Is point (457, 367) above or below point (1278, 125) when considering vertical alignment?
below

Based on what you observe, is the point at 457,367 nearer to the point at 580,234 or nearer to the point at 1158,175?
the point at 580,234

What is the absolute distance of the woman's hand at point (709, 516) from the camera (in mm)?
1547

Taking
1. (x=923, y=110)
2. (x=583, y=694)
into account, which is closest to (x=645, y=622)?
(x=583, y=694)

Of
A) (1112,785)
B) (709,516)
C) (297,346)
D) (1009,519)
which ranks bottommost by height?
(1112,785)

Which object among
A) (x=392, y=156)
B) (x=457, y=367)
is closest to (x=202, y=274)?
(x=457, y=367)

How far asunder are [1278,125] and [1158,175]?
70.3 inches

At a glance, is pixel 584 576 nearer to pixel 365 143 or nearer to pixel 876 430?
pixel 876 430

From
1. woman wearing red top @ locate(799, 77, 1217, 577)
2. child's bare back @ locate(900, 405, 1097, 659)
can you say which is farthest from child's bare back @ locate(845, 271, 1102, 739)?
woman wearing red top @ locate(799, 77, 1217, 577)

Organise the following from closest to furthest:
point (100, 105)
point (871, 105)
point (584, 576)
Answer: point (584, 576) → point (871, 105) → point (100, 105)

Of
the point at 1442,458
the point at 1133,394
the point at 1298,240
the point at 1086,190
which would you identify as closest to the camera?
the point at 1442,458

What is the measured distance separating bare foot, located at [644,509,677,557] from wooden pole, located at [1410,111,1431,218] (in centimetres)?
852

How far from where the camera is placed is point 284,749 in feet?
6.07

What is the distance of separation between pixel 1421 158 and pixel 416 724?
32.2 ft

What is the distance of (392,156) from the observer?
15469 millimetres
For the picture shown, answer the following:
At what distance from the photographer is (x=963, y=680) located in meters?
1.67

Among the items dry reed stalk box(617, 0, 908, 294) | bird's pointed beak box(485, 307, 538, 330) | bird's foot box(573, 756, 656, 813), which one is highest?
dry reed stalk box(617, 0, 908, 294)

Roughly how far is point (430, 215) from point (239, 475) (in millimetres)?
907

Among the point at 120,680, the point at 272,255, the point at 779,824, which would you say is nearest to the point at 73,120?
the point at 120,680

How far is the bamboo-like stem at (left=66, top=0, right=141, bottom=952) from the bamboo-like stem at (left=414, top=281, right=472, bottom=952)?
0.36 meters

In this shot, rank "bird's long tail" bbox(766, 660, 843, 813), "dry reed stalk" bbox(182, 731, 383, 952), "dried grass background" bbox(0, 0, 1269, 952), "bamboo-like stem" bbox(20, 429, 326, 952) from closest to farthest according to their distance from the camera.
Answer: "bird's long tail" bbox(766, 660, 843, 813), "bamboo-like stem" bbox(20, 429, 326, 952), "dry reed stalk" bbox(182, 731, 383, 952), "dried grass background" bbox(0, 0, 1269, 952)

WHAT YOU HAVE TO DO
Print every line of the records exactly. Omit nothing.

SOLUTION TO THIS TASK
Is point (457, 367) above or below point (1278, 125) when considering vertical alignment?
below

Based on what you observe, is the point at 457,367 nearer to the point at 580,234 or nearer to the point at 1158,175?
the point at 580,234

What is the absolute distance of the woman's hand at point (709, 516) from the camera (in mm)?
1547

Taking
1. (x=923, y=110)
2. (x=583, y=694)
into account, which is closest to (x=645, y=622)?
(x=583, y=694)

Of
A) (1112,785)
B) (709,516)
C) (297,346)
D) (1009,519)
which ranks bottommost by height?
(1112,785)

Which object among
A) (x=392, y=156)
B) (x=457, y=367)
is closest to (x=202, y=274)?
(x=457, y=367)

How far asunder are [1278,125] and [1158,175]?
70.3 inches

At a glance, is pixel 584 576 nearer to pixel 365 143 or nearer to pixel 876 430?
pixel 876 430

From
1. woman wearing red top @ locate(799, 77, 1217, 577)
2. child's bare back @ locate(900, 405, 1097, 659)
can you say which is farthest from child's bare back @ locate(845, 271, 1102, 739)?
woman wearing red top @ locate(799, 77, 1217, 577)

Organise the following from closest to furthest:
point (100, 105)
point (871, 105)
point (584, 576)
Answer: point (584, 576) → point (871, 105) → point (100, 105)

Of
the point at 1442,458
the point at 1133,394
the point at 1298,240
the point at 1086,190
which would you identify as closest to the camera?
the point at 1442,458

What is the measured distance separating bare foot, located at [644,509,677,557] from wooden pole, located at [1410,111,1431,218] (in centimetres)?
852

How far from where the camera is placed is point 284,749 in feet?
6.07

What is the distance of separation between pixel 1421 158 and pixel 416 724?
32.2 ft

What is the distance of (392,156) from the observer?
15469 millimetres
For the picture shown, answer the following:
At what distance from the photographer is (x=963, y=680) located in meters?
1.67

Among the items dry reed stalk box(617, 0, 908, 294) | bird's pointed beak box(485, 307, 538, 330) | bird's foot box(573, 756, 656, 813), which one is highest?
dry reed stalk box(617, 0, 908, 294)

Roughly how far is point (430, 215) from point (239, 475) (in millimetres)?
907

Among the point at 120,680, the point at 272,255, the point at 779,824, which would you say is nearest to the point at 73,120?
the point at 120,680

How far is the bamboo-like stem at (left=66, top=0, right=141, bottom=952) from the bamboo-like stem at (left=414, top=281, right=472, bottom=952)?
0.36 meters

In this shot, rank "bird's long tail" bbox(766, 660, 843, 813), "dry reed stalk" bbox(182, 731, 383, 952), "dried grass background" bbox(0, 0, 1269, 952), "bamboo-like stem" bbox(20, 429, 326, 952) from closest to farthest according to their distance from the camera.
Answer: "bird's long tail" bbox(766, 660, 843, 813), "bamboo-like stem" bbox(20, 429, 326, 952), "dry reed stalk" bbox(182, 731, 383, 952), "dried grass background" bbox(0, 0, 1269, 952)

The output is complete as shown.